A China está ajustando a estratégia. Com a retirada gradual de incentivos para veículos eletrificados e uma postura mais neutra diante das diferentes soluções de propulsão, os híbridos convencionais voltaram a ganhar tração no país - pelo menos até 2040.
É nesse cenário que a Geely, marca que deve desembarcar em Portugal em breve por meio da Salvador Caetano (que já representa, entre outras chinesas, XPeng, Dongfeng, Voyah e BYD), revelou uma nova família de motores híbridos batizada de i-HEV.
A “reabilitação” dos híbridos vem acompanhada de um número fácil de entender: consumo de apenas 2,22 litros a cada 100 km. Esse foi o valor anunciado pela Geely para um Emgrand equipado com o novo sistema i-HEV, em um resultado certificado pelo Guinness World Records.
48,41% de eficiência térmica
Para quem prefere dados mais técnicos, há outro destaque: 48,41% de eficiência térmica, índice que a marca apresenta como o mais alto do mundo entre motores a gasolina produzidos em massa.
O ponto central é que a Geely não tratou a novidade como um experimento de laboratório: ela foi mostrada como uma tecnologia pronta para virar produto.
O conjunto ainda combina uma unidade elétrica de 230 kW (313 cv) de potência máxima e promete aceleração de 0 a 30 km/h em 1,84 segundos. Não é exatamente o tipo de estatística que serve para impressionar os amigos, mas ajuda a explicar a proposta do i-HEV: consumir pouco sem transmitir sensação de lentidão. A Geely afirma também que o sistema foi projetado para operar com motores 1,5 litro (aspirado e turbo) e 2,0 litros turbo, sempre em conjunto com uma unidade elétrica.
Qual é o segredo
Ao que tudo indica, nem o velho motor a combustão está fora da onda de soluções apoiadas por inteligência artificial. Segundo a Geely, o i-HEV é o primeiro sistema híbrido da marca a utilizar o Starwise AI Cloud Power 2.0, um large model que administra, em tempo real, a interação entre o motor térmico e o componente elétrico.

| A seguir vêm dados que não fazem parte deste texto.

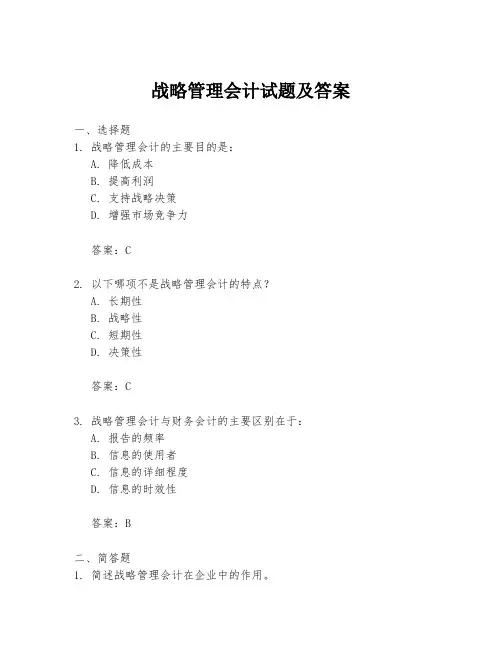 战略管理会计试题及答案

一、选择题

1. 战略管理会计的主要目的是：

A. 降低成本

B. 提高利润

C. 支持战略决策

D. 增强市场竞争力

答案：C

2. 以下哪项不是战略管理会计的特点？

A. 长期性

B. 战略性

C. 短期性

D. 决策性

答案：C

3. 战略管理会计与财务会计的主要区别在于：

A. 报告的频率

B. 信息的使用者

C. 信息的详细程度

D. 信息的时效性

答案：B

二、简答题

1. 简述战略管理会计在企业中的作用。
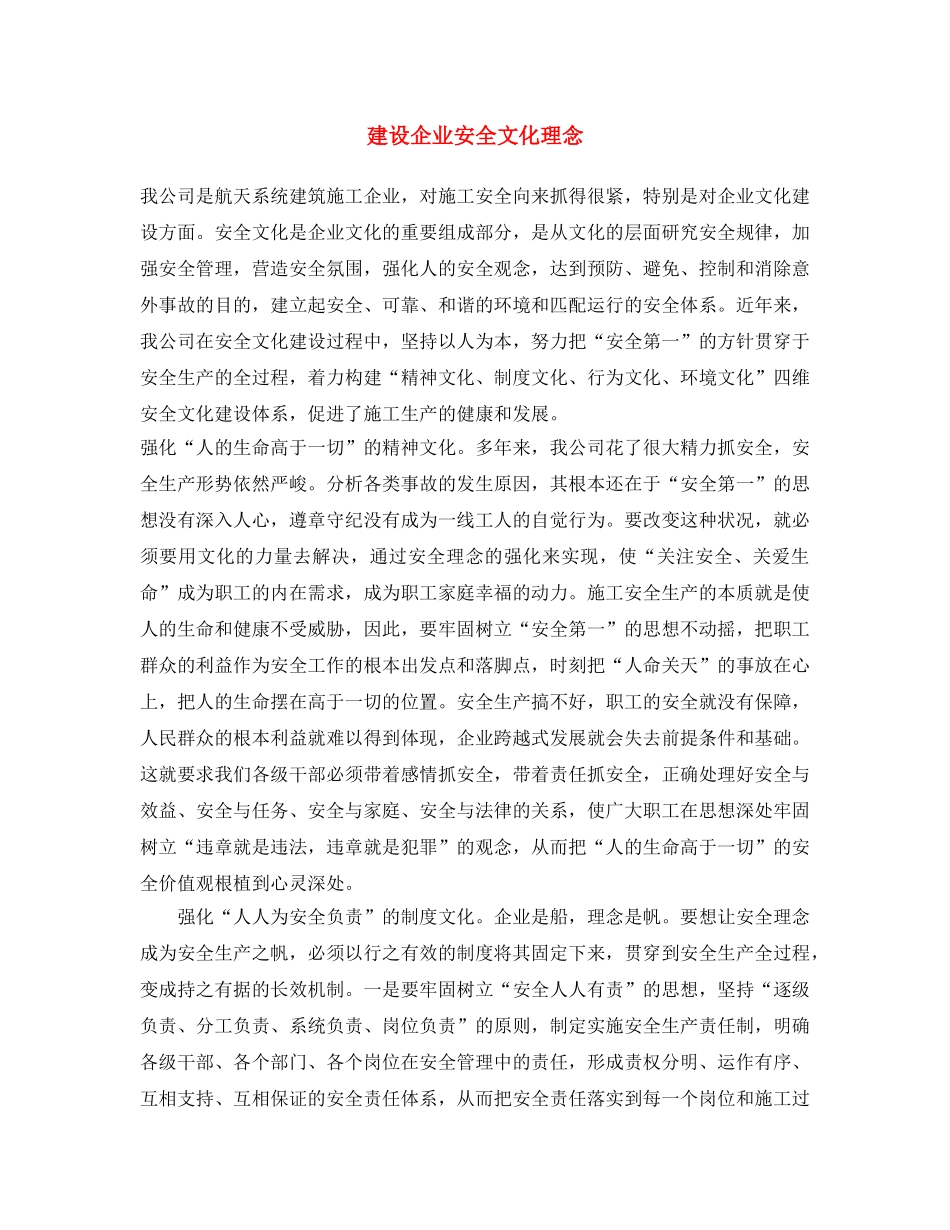 建设企业安全文化理念

我公司是航天系统建筑施工企业，对施工安全向来抓得很紧，特别是对企业文化建设方面。安全文化是企业文化的重要组成部分，是从文化的层面研究安全规律，加强安全管理，营造安全氛围，强化人的安全观念，达到预防、避免、控制和消除意外事故的目的，建立起安全、可靠、和谐的环境和匹配运行的安全体系。近年来，我公司在安全文化建设过程中，坚持以人为本，努力把“安全第一”的方针贯穿于安全生产的全过程，着力构建“精神文化、制度文化、行为文化、环境文化”四维安全文化建设体系，促进了施工生产的健康和发展。

强化“人的生命高于一切”的精神文化。多年来，我公司花了很大精力抓安全，安全生产形势依然严峻。分析各类事故的发生原因，其根本还在于“安全第一”的思想没有深入人心，遵章守纪没有成为一线工人的自觉行为。要改变这种状况，就必须要用文化的力量去解决，通过安全理念的强化来实现，使“关注安全、关爱生命”成为职工的内在需求，成为职工家庭幸福的动力。施工安全生产的本质就是使人的生命和健康不受威胁，因此，要牢固树立“安全第一”的思想不动摇，把职工群众的利益作为安全工作的根本出发点和落脚点，时刻把“人命关天”的事放在心上，把人的生命摆在高于一切的位置。安全生产搞不好，职工的安全就没有保障，人民群众的根本利益就难以得到体现，企业跨越式发展就会失去前提条件和基础。这就要求我们各级干部必须带着感情抓安全，带着责任抓安全，正确处理好安全与效益、安全与任务、安全与家庭、安全与法律的关系，使广大职工在思想深处牢固树立“违章就是违法，违章就是犯罪”的观念，从而把“人的生命高于一切”的安全价值观根植到心灵深处。

强化“人人为安全负责”的制度文化。企业是船，理念是帆。要想让安全理念成为安全生产之帆，必须以行之有效的制度将其固定下来，贯穿到安全生产全过程，变成持之有据的长效机制。一是要牢固树立“安全人人有责”的思想，坚持“逐级负责、分工负责、系统负责、岗位负责”的原则，制定实施安全生产责任制，明确各级干部、各个部门、各个岗位在安全管理中的责任，形成责权分明、运作有序、互相支持、互相保证的安全责任体系，从而把安全责任落实到每一个岗位和施工过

Trabalhando em conjunto com a arquitetura eletrônica GEEA 3.0, o sistema avalia continuamente variáveis como temperatura, umidade, altitude e condições de tráfego para definir, a cada instante, a estratégia mais eficiente.
A fabricante chinesa afirma que essa gestão energética assistida por inteligência artificial é capaz de elevar a eficiência geral do conjunto em mais de 10%.
Pronto para produção
Os primeiros modelos anunciados com a tecnologia são o sedã Xingrui i-HEV (chamado de Preface em alguns mercados) e o SUV Xingyue L i-HEV, equivalente ao Monjaro. Para o primeiro, a Geely declara 3,98 l/100 km no ciclo WLTC (parte do protocolo WLTP). Para o segundo, 4,75 l/100 km. Não é o mesmo 2,22 l/100 km alcançado pelo Geely Emgrand, mas ainda são números relevantes.
Resta ver como esse novo sistema híbrido vai se sair diante das soluções que hoje dominam o mercado - entre elas, Toyota, Hyundai, BYD, Renault e Nissan. Isso porque o ciclo WLTP (referência na Europa) costuma ser menos permissivo e, ainda assim, modelos como Toyota RAV4 Hybrid, Renault Austral full hybrid E-Tech e Nissan Qashqai e-Power, entre outros exemplos, já declaram valores abaixo de 5 litros a cada 100 km.